Why not just set the SW to 0 on the AVR, then sub vol to match your mains. Then you have teh full 10 adjustment to play with on your AVR...


----------



## Wayne A. Pflughaupt (Apr 13, 2006)

The information in the Guide on level setting is wrong. When the Guide was written it was commonly accepted in home audio circles that the BFD’s levels must be kept as high as possible. However, this information was floated by people with little practical knowledge of or experience with professional audio gear. The truth is, the keep-the-levels maxed out theory is outdated. It was standard protocol in the days of 12- and 16-bit processors, but it’s is no longer relevant with modern 24-bit digital processors, which have substantially greater dynamic range and lower noise floors. And indeed the BFD manual does not state that levels must be kept as high as possible, only that you should not drive it into clipping (the red light).

You’ll often hear with digital processors, even modern 24-bit fare, that anything lower than the maximum input level means that you’re not using all of the digital bits available. However, it’s generally accepted in the professional recording field that once you’re above 16 bits, optimizing signal levels is no longer an issue. This is because a 16-bit waveform, which has 65,536 amplitude or quantization “steps,” is considered the threshold of what is acceptable for hi-fi sound, because at that rate the human ear can no longer detect quantization errors at low levels. However, a 24-bit waveform has over *250 times* more amplitude “steps” - 16,777,216. It should be obvious that a 24-bit waveform, even with a fairly low signal level, will deliver dynamic range figures and low-signal quantization well in excess of 16-bit, which delivers a noise floor of ~96 dB. 

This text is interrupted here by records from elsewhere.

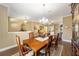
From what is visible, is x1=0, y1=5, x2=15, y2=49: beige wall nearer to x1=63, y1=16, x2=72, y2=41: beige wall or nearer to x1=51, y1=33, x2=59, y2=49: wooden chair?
x1=51, y1=33, x2=59, y2=49: wooden chair

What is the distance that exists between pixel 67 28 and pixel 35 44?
0.79m

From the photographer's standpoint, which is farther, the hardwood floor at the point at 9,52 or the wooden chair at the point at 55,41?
the wooden chair at the point at 55,41

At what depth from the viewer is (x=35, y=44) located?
212cm

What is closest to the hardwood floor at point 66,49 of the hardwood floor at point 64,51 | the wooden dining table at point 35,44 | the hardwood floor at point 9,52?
the hardwood floor at point 64,51

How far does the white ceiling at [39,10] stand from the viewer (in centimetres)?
190

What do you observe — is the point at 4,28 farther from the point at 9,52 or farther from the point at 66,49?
the point at 66,49

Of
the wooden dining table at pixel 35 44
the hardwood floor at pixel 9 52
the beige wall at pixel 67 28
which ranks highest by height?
the beige wall at pixel 67 28

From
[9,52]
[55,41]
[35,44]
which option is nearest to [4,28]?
[9,52]

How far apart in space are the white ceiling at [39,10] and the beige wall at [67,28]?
0.41ft

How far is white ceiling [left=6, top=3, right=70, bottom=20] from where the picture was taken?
1903 mm

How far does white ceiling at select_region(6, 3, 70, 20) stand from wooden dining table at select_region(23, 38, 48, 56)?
0.54 meters

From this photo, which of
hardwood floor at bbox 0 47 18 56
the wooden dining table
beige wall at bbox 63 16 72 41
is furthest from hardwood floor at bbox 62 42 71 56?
hardwood floor at bbox 0 47 18 56

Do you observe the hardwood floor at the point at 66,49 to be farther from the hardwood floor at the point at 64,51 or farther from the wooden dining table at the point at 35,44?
the wooden dining table at the point at 35,44

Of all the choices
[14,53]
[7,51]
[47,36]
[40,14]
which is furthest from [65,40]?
[7,51]
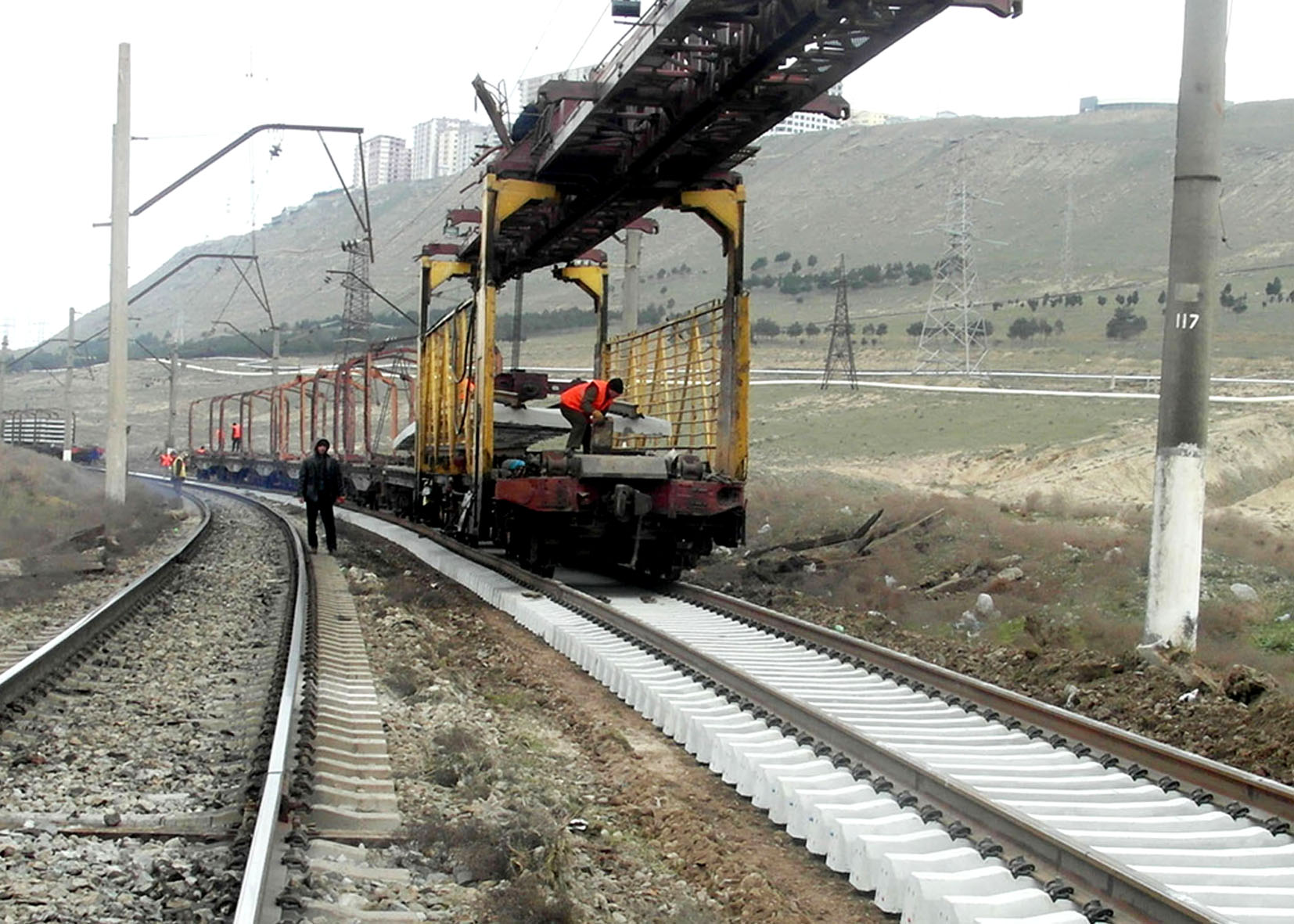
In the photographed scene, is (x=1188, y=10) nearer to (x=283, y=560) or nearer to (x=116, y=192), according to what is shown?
(x=283, y=560)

Others here have their own thoughts on this; maybe they’ll chime in. Mine is that as long as you have a reasonably healthy signal on the BFD's meters you’re fine. If you want to go the maximum level route, top it out at the –10 dB mark. That leaves you some headroom, because they always seem to be coming out with something “bigger and badder” in the bass department.

Regards,
Wayne


----------



## brucek (Apr 11, 2006)

> do not understand setting the SW to +3, because then you have less room to adjust your reciever bass if you want to...


The adjustment is there to use for this exact situation. Once it's set for your equipment, you'll not likely need too much further trim.



> Why not just set the SW to 0 on the AVR, then sub vol to match your mains.


Because you'll not be taking advantage of as many bits as possible in the BFD. 

As you decrease the input signal, the noise will rise exponentially. Once the LSB and other low order bits are gone as a result of the low input voltage the A/D is no longer a 24 bit device, but a lower bit device, producing higher noise figures. Digital electronics may have gotten better, but the math has not changed....

brucek


----------